Assuming the source is a valid string and that the destination is large enough, as in your example.

As others noted, strings are copied with strcpy() or its variants. In some cases, you can also use snprintf() .

You can only assign arrays the way you want, as part of the structure assignment:

 typedef struct { char a[18]; } array; array array1 = { "abcdefg" }; array array2; array2 = array1; 

If your arrays are passed to functions, it will be shown that you are allowed to assign them, but this is just an accident of semantics. In C, the array will decay into a pointer type with the address value of the first member of the array, and that pointer will be passed. So, your array parameter in your function is just a pointer. Assignment is just a pointer assignment:

 void foo (char x[10], char y[10]) { x = y; /* pointer assignment! */ puts(x); } 

The array itself remains unchanged after returning from the function.

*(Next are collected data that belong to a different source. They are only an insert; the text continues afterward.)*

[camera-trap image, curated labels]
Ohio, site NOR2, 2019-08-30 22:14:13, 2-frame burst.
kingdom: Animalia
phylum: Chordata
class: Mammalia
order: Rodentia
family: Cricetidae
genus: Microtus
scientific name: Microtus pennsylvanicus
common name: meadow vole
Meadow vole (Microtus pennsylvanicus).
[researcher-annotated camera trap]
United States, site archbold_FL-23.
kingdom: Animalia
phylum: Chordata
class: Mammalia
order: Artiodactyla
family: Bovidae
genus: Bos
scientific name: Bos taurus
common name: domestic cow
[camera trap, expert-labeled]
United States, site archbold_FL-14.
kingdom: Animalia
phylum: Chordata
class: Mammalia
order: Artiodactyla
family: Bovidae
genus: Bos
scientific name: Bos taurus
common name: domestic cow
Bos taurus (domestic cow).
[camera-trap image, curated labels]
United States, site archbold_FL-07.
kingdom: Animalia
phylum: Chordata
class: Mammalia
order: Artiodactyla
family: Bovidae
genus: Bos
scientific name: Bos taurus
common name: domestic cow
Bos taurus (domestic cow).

This semantic "decay to pointer value" value for arrays is the reason that assignment does not work. The value l has the type of an array, but the r-value is the type of a decomposed pointer, so the assignment is performed between incompatible types.

 char array1[18] = "abcdefg"; char array2[18]; array2 = array1; /* fails because array1 becomes a pointer type, but array2 is still an array type */ 

As to why the “decay to pointer” semantics was introduced, this was to ensure compatibility of the source code with the predecessor of C. You can read C language development for details.

It should look like this:

 void cstringcpy(char *src, char * dest) { while (*src) { *(dest++) = *(src++); } *dest = '\0'; } ..... char src[6] = "Hello"; char dest[6]; cstringcpy(src, dest); 

 array2 = array1; 

not supported in c. To do this, you need to use functions such as strcpy () .

I recommend using memcpy () to copy data. Also, if we assign a buffer to another as array2 = array1 , both arrays have the same memory, and any change in arrary1 is also rejected in array2. But we use memcpy, both buffers have different arrays. I recommend memcpy () because strcpy and the associated function do not copy the NULL character.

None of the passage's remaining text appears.